## What to work on:
Repeat verbatim the stretch of rows below, from the line containing "Compared to (x=237, y=248), is" through the end of the rows.

[Data entries]
= = =

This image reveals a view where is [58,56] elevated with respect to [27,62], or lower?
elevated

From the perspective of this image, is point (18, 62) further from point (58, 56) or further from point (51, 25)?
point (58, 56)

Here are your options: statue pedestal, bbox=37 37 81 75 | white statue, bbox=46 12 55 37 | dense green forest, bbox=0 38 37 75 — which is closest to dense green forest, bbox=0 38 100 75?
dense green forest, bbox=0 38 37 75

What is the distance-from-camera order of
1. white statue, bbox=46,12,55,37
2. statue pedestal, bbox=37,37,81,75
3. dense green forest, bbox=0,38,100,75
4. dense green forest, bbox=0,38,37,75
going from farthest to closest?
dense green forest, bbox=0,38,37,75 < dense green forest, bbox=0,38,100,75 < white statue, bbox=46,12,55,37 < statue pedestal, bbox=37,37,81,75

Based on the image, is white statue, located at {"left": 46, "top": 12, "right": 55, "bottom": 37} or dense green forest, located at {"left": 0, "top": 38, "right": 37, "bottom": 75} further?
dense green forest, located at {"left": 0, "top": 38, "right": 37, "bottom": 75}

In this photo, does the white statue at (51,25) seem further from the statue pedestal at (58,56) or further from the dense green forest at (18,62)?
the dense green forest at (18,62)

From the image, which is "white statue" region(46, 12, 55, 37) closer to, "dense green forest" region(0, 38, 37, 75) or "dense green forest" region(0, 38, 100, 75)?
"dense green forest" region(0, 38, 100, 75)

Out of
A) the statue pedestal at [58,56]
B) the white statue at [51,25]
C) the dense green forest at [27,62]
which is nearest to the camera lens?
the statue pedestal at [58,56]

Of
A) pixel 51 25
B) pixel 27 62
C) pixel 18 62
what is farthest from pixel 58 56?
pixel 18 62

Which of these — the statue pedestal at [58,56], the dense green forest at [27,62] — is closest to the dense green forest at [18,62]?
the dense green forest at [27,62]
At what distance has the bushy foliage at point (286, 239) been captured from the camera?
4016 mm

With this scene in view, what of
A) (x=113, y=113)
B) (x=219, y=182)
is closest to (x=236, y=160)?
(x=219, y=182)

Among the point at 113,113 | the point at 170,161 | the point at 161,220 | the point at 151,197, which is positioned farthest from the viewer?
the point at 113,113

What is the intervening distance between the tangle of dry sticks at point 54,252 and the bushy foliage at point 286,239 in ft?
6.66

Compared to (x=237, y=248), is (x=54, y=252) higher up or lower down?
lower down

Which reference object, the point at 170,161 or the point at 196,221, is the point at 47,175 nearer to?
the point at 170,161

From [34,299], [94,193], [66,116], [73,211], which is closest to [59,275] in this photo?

= = =

## Reply to the task:
Compared to (x=237, y=248), is (x=54, y=252) higher up or lower down?
lower down

Which reference object, the point at 170,161 or the point at 196,221, is the point at 47,175 nearer to?
the point at 170,161

From [34,299], [94,193], [66,116], [73,211], which is closest to [59,275] in this photo?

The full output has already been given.